To separate the text into chunks, we will be using the SentenceSplitter from llama_index. This function will split the text in such a way that one sentence will not be separated into different chunk

In [12]:
#Importing the dataset
documents = FlatReader().load_data(Path("/content/abstract.csv"))

# we will limit to chunk size 100
parser = SentenceSplitter(chunk_size=100, chunk_overlap=10)
doc_nodes = parser.get_nodes_from_documents(documents)

In [13]:
#Make a separate directory for the chunk data to ensure that it does not get mixed up with other data file
!mkdir -p '/content/chunk_data/'

In [14]:
# Directory to save the individual chunk files
output_dir = Path("/content/chunk_data/")
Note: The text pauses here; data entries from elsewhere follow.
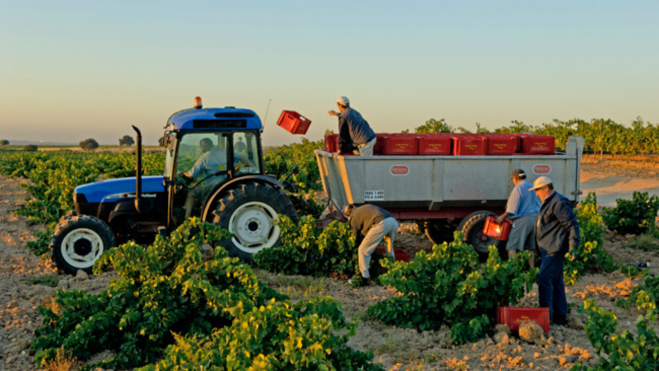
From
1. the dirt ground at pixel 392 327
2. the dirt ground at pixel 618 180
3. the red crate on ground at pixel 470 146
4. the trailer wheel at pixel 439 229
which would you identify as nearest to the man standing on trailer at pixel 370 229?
the dirt ground at pixel 392 327

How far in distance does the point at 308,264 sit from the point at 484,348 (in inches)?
129

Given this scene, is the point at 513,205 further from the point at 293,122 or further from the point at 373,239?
the point at 293,122

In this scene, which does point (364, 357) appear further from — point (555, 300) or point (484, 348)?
point (555, 300)

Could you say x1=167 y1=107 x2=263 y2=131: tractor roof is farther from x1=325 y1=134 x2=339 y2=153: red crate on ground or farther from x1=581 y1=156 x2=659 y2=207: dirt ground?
x1=581 y1=156 x2=659 y2=207: dirt ground

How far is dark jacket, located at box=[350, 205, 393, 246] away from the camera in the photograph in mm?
7402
# Save each chunk into a separate file
for i, node in enumerate(doc_nodes):
    output_file_path = output_dir / f"chunk_{i+1}.txt"
    with output_file_path.open("w", encoding="utf-8") as f:
        f.write(node.text)

print(f"Saved {len(doc_nodes)} chunks to {output_dir}")

Saved 265 chunks to /content/chunk_data


Each chunk will be saved into different data file. This process will later be helpful to identify which document is used to generate response during query processing

## Embedding

In [15]:
#Installing necessary packages
!pip install langchain
!pip install langchain-community
!pip install sentence-transformers
!pip install llama-index-embeddings-langchain

Collecting langchain
  Downloading langchain-0.2.1-py3-none-any.whl (973 kB)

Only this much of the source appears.